In summary, a four-factor structure for the BHE was suggested from examinations of individual studies. However, a closer examination of the factor structure across four studies revealed that one factor was not stable when tested across studies as evidenced by inconsistency of the items identified for the factor in each study, while the other three factors were fairly well replicated with the majority of items consistently loading across studies. Given that the majority of item communalities were in the range of low to moderate and several items loaded weakly on this factor, a further inspection with a large sample size by combining subjects from four studies together was performed to derive a quality factor solution.

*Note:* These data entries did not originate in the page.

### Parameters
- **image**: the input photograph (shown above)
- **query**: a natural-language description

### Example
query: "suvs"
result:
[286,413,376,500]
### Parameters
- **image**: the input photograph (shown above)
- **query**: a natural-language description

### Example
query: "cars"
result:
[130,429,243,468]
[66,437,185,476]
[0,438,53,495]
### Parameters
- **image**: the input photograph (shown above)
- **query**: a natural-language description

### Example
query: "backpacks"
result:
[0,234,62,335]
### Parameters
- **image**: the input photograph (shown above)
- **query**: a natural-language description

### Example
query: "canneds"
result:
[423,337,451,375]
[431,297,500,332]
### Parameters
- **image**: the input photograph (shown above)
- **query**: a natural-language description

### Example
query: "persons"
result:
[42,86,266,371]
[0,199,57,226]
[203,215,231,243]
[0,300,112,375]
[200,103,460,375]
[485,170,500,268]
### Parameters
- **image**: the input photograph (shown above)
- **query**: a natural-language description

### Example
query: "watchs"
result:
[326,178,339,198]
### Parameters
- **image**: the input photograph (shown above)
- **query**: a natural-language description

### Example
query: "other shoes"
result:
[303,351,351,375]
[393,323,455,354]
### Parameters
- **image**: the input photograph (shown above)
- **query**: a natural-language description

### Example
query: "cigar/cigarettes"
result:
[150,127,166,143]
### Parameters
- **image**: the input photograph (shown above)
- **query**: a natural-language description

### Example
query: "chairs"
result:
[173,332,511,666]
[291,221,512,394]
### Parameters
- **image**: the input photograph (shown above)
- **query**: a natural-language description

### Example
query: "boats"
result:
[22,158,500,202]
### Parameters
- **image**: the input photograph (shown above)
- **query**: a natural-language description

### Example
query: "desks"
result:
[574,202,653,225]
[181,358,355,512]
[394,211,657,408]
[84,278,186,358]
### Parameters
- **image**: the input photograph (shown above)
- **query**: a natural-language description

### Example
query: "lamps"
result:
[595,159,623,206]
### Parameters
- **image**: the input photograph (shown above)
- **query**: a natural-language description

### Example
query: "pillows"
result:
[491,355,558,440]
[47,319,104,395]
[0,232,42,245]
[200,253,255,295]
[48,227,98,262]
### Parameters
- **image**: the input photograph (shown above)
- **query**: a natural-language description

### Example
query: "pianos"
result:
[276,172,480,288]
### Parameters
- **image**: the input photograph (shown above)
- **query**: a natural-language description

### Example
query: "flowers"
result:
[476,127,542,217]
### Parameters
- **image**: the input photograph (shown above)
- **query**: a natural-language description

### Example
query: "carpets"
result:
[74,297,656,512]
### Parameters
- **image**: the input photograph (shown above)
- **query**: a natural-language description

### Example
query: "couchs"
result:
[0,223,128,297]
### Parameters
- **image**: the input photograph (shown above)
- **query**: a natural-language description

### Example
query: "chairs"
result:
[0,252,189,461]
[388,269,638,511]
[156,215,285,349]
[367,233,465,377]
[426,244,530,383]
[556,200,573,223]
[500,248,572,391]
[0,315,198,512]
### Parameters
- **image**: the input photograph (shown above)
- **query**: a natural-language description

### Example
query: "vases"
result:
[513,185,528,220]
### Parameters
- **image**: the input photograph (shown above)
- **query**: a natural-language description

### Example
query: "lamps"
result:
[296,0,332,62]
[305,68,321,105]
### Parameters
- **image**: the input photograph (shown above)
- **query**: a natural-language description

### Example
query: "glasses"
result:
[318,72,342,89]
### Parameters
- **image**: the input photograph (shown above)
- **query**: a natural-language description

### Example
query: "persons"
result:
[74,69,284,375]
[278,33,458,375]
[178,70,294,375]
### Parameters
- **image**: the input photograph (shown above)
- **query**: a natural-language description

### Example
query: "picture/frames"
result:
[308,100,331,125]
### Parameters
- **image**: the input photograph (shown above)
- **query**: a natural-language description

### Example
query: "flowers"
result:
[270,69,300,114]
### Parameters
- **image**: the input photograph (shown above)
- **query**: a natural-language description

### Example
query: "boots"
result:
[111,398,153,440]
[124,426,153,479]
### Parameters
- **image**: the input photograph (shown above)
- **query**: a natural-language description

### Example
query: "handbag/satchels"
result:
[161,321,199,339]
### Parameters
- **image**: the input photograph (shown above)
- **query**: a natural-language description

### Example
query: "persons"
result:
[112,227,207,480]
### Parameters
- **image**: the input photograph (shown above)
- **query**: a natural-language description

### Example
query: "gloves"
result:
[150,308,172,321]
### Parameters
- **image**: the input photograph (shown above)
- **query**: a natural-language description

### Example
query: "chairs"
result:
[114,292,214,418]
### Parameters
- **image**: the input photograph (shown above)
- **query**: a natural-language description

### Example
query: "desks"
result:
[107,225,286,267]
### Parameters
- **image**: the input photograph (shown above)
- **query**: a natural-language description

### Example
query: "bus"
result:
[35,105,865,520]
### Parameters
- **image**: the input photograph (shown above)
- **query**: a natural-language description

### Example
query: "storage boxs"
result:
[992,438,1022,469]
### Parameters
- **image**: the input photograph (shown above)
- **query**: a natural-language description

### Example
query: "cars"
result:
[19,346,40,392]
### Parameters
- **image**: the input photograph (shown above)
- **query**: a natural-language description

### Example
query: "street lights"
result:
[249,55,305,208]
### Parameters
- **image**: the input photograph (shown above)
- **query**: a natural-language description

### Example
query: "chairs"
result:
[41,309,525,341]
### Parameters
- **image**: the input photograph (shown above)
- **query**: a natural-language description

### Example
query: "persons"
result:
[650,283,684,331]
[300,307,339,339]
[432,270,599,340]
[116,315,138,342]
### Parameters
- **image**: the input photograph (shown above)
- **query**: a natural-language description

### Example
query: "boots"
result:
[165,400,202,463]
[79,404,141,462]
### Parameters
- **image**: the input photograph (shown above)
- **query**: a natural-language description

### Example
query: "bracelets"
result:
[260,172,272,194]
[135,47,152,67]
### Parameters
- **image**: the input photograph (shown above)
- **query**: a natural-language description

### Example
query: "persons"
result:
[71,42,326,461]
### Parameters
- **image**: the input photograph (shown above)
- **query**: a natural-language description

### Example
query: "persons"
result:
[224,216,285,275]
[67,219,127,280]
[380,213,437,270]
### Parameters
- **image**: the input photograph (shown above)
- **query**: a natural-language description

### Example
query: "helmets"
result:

The Four Studies Combined (N=631)
After removing nine participants with any missing data and 13 participants who were identified as multivariate outliers in the total sample, PAF with Promax rotation was applied to the data for the remaining 609 participants. The KMO measure of sampling adequacy was 0.889, which is above the recommended 0.8, and the Barlett’s test of sphericity was found to be highly significant (χ2 = 3879.60, p < 0.001). The CIs of the eigenvalues suggested a three-factor structure accounting for 46.67% of the total item variance. The median of the commonalities of BHE items was 0.446 (range 0.158 – 0.624) with seven items having communalities less than 0.40.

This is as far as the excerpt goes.